The first thing we need to do is identify what type of tax we’re talking about. The two taxes you need to put money aside for are Income Tax, and Goods and Services Tax.
Income tax comes in two forms: Provisional Tax and Terminal Tax. In your first year of business you are not required to pay Provisional Tax. You only pay income tax at the end of the next financial year, which is a Terminal Tax payment.
In your second and subsequent years in business, you are required to pay Provisional Tax. This is an estimate of what the income tax might be for that year, and is paid before knowing what the income tax is, i.e. it’s provisional until the actual income tax is calculated. If the provisional tax payment wasn’t enough, the income tax gets topped up with a Terminal Tax payment. If the Provisional Tax was overpaid, you get a refund.
Inland Revenue has rules setting out how much Provisional Tax should be paid and when.
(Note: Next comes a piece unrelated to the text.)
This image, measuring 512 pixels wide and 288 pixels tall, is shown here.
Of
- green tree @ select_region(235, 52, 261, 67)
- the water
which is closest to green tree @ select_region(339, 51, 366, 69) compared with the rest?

Many business owners find Provisional Tax confusing, and that’s where we can help. It’s part of our job to advise you when payments are due. The main thing you need to know is that you must put money aside to pay any income tax, regardless of whether it’s Terminal or Provisional Tax. Ideally you should put the money into a separate savings account as you earn it.
By following our basic guidelines, you shouldn’t have any problem making income tax payments when they are due. We endeavour to advise you about these payments several weeks before the due date.
If you haven’t put enough money aside for income tax, there are options are available. This includes Payment Plans with Inland Revenue and Tax Pooling, and will generally involve penalties and interest for late payment. Penalties are not tax deductible, but interest is.
If you’re concerned that you haven’t put sufficient funds aside, please don’t hesitate to let us know. We’ll help you find the most cost-effective and affordable solution for you.
Good and services tax
If you are GST registered, you will be adding 15% to every invoice. This 15% belongs to the government. You may also be claiming GST on your expenses, which can be deducted from the GST you owe to the government. Some expenses, such as wages and interest, do not have any GST.
To be safe, you could put aside all the GST you added to your invoices. If you have very high expenses, you could reduce this by what ever margin you feel is right for you. If you are operating at a loss, your GST expenses may be higher than your GST income. In this case you may be due a GST refund and may not need to put aside money for GST.
In general, we recommend putting aside 10-15% of the GST you’ve added to your invoices. This works out to be 8.5-13% of the GST included amount of your invoices. Putting it into a separate savings account is a good idea, especially if you are on six monthly GST returns. If you are GST registered, you should put funds aside to cover both Income Tax and GST.
We recommend a conservative approach and believe it’s better to put more aside than you may need. Look at it as a form of saving; if you don’t end up needing all the money for your tax obligations, you can use the funds for some other purpose.